#### Seçilmiş alıntı:

————————

Korkunun kıstığı seslerle anlatılan zulüm hikayeleriyle büyütüldük. Çözülmemiş ve yarım kalmış hayatların geride bıraktığı ah’ları anlam vermesek de hep işittik. Daha da önemlisi zaman geçmesine ve mekân değişmesine rağmen aynı kimliksizliği daha katmerli yaşamak zorunda bırakıldık. Ailem için köyden şehire göç, Kürtlükten Türkleşmeye uzanan jenosit öykülerinin sadece bir benzeriydi. Bir değirmen taşı gibi kimlik ile kimliksizlik, varlık ve yokluk arasında öğütülme acısını sürekli yaşadım.

————————

#### Görev tanımı:
Yukarıdaki alıntıda "Korkunun kıstığı seslerle" sözcükleriyle başlayıp "acısını sürekli yaşadım." sözcükleriyle biten bölümü hiçbir değişiklik yapmadan yazın. Aşağıdaki veriler, alıntıdan bağımsız ayrı bir malzemedir.

#### Veriler:
————————

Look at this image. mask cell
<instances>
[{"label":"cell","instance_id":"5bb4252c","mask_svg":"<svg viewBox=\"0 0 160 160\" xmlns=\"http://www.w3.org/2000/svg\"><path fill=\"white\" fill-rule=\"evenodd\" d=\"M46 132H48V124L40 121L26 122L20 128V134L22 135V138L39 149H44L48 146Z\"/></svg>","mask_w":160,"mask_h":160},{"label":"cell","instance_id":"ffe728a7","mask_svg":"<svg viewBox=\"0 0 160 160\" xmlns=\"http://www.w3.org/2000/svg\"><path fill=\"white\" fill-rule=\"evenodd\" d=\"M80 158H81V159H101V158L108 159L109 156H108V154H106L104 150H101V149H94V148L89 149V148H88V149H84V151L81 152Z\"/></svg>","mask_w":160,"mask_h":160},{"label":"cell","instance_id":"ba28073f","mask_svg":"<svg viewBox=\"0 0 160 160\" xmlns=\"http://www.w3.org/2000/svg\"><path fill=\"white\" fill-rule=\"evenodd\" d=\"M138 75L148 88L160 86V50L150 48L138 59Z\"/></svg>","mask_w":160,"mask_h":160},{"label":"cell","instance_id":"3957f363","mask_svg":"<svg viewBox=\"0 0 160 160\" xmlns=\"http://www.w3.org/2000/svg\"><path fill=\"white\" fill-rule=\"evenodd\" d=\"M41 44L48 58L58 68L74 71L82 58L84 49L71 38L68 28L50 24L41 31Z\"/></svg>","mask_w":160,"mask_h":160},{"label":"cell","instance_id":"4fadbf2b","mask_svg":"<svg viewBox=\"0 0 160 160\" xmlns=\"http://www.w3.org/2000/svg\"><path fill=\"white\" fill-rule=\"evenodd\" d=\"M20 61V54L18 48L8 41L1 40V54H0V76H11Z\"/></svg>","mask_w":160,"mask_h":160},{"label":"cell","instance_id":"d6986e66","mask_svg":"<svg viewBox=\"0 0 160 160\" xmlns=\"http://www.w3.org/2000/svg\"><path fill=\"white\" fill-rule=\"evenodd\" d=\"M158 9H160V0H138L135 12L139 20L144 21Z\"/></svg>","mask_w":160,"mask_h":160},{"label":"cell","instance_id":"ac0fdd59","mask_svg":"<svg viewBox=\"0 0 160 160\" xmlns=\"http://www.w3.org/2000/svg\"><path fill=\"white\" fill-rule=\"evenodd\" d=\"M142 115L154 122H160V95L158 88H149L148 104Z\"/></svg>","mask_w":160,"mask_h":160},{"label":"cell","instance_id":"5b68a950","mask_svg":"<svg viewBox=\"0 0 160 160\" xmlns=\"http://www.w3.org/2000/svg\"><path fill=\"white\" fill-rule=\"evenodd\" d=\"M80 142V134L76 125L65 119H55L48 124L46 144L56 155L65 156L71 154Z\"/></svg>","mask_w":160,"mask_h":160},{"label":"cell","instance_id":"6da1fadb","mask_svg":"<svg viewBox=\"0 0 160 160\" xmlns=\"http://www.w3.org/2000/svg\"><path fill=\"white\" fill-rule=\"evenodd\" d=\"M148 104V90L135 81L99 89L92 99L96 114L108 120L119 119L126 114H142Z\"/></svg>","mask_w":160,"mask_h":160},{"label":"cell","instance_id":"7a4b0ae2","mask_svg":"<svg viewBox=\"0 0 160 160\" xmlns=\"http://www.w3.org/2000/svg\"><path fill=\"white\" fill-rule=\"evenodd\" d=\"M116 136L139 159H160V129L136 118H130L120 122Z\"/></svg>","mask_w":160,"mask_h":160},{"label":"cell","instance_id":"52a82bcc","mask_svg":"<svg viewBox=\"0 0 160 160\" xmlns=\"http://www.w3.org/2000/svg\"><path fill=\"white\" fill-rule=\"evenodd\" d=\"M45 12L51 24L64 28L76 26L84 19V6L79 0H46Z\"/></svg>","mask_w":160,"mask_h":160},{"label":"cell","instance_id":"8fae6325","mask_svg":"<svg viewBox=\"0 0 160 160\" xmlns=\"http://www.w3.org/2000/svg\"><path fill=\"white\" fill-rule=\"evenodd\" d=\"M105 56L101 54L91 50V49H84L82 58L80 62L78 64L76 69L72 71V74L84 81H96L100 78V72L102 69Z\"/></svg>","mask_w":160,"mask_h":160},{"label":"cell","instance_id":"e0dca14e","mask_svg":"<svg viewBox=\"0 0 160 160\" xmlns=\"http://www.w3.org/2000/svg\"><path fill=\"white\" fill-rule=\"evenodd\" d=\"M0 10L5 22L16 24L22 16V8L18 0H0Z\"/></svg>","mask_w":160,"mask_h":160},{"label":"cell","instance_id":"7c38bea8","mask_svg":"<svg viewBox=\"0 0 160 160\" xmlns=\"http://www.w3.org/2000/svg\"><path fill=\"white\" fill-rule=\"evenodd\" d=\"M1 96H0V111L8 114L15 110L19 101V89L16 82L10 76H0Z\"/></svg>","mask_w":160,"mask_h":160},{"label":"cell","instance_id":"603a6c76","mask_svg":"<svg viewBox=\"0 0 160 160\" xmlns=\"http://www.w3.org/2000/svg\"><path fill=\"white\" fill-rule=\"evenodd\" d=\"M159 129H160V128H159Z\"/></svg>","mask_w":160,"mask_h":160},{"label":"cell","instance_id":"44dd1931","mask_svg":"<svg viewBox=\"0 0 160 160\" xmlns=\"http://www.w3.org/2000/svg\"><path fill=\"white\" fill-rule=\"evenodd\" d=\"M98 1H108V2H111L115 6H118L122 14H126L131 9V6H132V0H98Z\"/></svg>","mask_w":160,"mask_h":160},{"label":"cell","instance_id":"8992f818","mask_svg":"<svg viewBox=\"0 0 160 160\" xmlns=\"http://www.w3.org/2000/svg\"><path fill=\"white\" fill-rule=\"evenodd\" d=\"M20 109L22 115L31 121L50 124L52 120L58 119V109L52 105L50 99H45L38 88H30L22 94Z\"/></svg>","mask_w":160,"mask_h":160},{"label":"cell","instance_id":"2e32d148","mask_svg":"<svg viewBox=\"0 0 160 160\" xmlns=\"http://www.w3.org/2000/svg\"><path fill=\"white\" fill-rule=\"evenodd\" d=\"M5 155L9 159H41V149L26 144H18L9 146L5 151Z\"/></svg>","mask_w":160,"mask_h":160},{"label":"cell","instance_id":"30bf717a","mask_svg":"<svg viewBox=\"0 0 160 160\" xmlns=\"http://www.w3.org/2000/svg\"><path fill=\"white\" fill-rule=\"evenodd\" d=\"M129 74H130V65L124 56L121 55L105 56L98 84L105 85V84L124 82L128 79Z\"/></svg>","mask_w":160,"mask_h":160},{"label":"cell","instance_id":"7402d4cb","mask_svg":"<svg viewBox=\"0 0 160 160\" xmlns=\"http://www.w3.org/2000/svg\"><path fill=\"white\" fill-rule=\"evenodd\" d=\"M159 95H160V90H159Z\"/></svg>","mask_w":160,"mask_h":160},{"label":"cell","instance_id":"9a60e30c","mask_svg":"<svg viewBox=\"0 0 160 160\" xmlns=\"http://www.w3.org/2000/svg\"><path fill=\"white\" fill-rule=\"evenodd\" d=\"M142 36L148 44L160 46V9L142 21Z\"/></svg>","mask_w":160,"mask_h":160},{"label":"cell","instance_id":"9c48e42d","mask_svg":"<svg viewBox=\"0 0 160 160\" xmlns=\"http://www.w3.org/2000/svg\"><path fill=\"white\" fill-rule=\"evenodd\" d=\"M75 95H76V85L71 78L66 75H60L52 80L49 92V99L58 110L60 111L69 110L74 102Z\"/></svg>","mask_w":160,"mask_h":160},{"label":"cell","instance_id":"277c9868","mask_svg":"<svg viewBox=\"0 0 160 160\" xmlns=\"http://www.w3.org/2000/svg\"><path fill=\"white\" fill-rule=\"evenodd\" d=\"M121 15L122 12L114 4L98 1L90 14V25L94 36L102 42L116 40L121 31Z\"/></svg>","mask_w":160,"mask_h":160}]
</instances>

————————

#### Yanıt metni:
Korkunun kıstığı seslerle anlatılan zulüm hikayeleriyle büyütüldük. Çözülmemiş ve yarım kalmış hayatların geride bıraktığı ah’ları anlam vermesek de hep işittik. Daha da önemlisi zaman geçmesine ve mekân değişmesine rağmen aynı kimliksizliği daha katmerli yaşamak zorunda bırakıldık. Ailem için köyden şehire göç, Kürtlükten Türkleşmeye uzanan jenosit öykülerinin sadece bir benzeriydi. Bir değirmen taşı gibi kimlik ile kimliksizlik, varlık ve yokluk arasında öğütülme acısını sürekli yaşadım.